In the present study in groups treated by 200 and 400 mg/kg extract any inflammation and accumulation in the liver tissue was observed. All of symptoms that mentioned were improved in B.S treatment groups. Administration of 600 mg/kg of extract in the diabetic group had increased symptoms. The use of B.S extract in 200,400 doses could help prevent complications of diabetes in the kidneys (Figures 4 c and d). These complications were including: cell lyses occurred in the tubules of the kidney and cortex has been damaged, the distal and proximal tubules were destructed. The cortex of is not normal intact but Bowman’s capsule is not injured. Urinary space dilated, and the Malpighi body is wrinkled in some parts. (Figures 1 and 2 b)
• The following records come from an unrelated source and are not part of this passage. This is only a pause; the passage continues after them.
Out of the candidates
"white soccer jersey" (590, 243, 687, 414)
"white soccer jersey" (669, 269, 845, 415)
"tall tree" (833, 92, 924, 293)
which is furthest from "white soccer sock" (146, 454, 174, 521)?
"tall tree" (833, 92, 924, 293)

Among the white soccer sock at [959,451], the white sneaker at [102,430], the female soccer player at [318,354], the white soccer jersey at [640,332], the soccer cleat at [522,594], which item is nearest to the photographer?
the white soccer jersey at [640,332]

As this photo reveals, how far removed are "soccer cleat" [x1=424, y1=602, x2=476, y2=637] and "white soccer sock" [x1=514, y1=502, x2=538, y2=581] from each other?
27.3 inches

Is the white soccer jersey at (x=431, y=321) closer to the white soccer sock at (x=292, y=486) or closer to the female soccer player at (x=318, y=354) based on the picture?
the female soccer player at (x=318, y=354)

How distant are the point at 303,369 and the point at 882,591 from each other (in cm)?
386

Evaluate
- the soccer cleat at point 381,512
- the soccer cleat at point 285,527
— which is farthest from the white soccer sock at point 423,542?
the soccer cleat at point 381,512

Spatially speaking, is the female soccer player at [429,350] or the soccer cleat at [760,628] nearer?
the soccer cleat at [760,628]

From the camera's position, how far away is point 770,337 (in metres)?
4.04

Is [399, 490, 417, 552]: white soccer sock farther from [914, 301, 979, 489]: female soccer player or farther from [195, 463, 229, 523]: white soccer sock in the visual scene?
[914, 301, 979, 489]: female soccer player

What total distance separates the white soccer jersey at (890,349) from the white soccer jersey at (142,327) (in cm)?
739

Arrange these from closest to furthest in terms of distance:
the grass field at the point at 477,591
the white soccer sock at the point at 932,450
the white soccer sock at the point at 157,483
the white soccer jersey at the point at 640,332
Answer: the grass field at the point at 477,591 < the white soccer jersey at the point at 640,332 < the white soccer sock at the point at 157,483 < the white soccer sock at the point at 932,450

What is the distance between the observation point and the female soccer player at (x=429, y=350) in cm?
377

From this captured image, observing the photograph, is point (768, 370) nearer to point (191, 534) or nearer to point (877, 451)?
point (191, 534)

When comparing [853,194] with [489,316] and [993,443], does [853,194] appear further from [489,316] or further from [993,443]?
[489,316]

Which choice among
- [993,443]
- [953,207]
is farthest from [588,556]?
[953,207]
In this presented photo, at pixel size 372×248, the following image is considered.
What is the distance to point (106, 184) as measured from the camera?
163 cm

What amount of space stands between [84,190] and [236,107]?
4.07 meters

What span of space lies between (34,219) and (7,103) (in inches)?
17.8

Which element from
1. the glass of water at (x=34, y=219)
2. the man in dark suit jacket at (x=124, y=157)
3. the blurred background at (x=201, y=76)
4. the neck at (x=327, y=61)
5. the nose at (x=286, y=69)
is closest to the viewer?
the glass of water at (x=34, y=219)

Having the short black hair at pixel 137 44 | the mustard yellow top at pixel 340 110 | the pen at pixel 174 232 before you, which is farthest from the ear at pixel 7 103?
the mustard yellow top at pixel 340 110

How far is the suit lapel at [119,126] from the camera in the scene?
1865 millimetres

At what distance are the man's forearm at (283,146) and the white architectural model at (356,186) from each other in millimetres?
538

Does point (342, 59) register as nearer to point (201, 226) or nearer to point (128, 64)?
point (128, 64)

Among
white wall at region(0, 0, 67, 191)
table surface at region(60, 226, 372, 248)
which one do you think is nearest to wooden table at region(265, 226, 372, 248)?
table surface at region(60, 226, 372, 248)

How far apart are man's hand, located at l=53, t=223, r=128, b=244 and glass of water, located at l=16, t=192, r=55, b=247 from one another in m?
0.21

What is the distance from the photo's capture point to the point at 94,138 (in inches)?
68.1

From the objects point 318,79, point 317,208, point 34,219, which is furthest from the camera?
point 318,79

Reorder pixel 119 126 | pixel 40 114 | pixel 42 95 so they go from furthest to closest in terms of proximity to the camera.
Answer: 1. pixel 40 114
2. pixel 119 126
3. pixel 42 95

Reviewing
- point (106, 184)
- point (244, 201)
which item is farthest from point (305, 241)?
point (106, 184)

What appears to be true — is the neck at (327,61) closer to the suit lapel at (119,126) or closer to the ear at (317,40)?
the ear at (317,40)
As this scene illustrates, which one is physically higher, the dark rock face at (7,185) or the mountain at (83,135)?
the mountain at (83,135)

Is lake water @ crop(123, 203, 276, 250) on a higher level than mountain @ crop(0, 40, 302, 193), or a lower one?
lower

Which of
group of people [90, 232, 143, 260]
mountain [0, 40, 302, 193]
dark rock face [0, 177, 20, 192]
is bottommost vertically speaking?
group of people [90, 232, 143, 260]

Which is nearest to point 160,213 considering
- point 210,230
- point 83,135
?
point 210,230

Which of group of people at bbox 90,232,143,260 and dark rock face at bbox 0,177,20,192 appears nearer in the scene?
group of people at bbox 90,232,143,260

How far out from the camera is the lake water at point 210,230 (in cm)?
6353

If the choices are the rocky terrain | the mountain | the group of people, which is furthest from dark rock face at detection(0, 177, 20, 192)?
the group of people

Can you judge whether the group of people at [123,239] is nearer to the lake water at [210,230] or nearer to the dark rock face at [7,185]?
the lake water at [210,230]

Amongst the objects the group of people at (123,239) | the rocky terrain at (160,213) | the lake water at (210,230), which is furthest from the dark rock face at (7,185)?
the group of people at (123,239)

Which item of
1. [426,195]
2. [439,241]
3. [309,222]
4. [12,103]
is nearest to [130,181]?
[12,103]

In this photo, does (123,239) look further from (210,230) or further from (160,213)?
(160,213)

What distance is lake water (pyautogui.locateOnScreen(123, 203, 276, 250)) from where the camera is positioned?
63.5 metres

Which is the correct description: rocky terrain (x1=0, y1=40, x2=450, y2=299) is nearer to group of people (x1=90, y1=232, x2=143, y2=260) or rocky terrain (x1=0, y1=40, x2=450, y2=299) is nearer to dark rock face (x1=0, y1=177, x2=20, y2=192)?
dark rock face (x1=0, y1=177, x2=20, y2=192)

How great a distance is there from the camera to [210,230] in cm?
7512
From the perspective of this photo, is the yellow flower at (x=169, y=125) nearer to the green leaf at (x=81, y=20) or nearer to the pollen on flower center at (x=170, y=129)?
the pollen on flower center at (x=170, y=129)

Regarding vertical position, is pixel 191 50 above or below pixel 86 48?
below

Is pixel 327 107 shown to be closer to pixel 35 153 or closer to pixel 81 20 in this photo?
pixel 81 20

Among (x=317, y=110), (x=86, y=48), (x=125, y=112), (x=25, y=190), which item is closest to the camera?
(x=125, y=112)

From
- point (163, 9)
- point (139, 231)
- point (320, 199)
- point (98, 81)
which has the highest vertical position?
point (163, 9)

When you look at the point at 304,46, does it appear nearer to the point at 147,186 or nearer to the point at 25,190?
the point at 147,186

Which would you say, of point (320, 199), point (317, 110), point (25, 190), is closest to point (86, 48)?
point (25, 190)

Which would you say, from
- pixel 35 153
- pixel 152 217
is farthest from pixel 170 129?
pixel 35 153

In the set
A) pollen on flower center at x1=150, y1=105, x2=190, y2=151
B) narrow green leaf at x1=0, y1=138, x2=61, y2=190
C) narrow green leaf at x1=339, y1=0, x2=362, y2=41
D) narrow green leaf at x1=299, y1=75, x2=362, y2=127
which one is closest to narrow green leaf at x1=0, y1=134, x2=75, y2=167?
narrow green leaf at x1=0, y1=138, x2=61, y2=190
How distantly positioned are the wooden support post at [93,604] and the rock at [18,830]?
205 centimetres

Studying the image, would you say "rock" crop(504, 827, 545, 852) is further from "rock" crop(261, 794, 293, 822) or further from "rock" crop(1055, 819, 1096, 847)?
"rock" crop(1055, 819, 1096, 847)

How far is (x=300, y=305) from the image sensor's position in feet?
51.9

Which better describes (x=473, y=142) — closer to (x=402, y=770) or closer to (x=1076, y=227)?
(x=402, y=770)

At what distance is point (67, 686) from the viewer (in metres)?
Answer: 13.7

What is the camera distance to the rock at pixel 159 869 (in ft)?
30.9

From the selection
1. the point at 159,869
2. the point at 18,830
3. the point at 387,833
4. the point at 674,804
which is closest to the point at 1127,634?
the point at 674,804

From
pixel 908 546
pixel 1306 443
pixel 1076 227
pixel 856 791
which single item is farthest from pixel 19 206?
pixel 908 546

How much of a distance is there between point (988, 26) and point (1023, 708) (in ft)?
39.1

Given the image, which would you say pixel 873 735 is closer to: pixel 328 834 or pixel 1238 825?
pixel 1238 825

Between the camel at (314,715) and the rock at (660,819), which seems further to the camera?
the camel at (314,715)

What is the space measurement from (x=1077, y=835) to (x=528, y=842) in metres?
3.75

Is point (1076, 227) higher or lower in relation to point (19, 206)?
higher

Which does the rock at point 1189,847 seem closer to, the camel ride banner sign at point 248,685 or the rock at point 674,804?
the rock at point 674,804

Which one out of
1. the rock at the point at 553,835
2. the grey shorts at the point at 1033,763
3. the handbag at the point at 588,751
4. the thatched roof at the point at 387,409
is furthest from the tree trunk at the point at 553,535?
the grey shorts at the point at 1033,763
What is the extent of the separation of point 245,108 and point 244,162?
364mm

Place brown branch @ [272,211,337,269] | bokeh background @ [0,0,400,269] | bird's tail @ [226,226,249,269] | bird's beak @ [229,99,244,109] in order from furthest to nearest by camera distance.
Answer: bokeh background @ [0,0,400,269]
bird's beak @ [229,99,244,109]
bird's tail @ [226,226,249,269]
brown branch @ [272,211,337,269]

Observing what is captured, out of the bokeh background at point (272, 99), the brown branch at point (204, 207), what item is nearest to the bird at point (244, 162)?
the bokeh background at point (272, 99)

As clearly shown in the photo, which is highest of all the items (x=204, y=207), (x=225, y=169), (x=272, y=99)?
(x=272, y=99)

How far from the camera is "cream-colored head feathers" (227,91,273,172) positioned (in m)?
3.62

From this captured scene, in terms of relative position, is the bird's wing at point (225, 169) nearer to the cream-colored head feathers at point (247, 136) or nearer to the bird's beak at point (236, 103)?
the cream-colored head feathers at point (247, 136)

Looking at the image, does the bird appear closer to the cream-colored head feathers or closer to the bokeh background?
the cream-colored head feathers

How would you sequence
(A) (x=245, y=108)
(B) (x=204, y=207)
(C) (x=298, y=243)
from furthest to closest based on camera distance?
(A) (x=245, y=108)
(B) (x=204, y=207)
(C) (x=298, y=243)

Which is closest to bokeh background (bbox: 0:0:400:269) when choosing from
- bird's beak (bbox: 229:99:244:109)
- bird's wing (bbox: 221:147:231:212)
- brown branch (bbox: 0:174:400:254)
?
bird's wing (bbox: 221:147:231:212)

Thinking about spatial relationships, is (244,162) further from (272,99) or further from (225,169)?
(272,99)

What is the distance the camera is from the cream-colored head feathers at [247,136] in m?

B.S extracts used in appropriate doses, while having anti-hyperglycemia effect on blood sugar can be prevented complications of diabetes in liver and kidney. Boswellia serrata could probably decrease the pregnancy rate. This data suggests that diabetes increases the number of fetus, significantly fetus resorption, and decreases the fetus length. The crown-to-rump length is likely a reflection of a general environmental stress factor during embryonic growth (23). In previous studies conducted in this field has also been shown that fetuses of diabetic mothers give birth to smaller ones. In the diabetic groups a decrease was seen in the crown-rump length of embryos (24). Studies show that the rate of spontaneous abortion, miscarriage and perinatal mortality in diabetic mothers was higher in the poor glycemic control groups (5).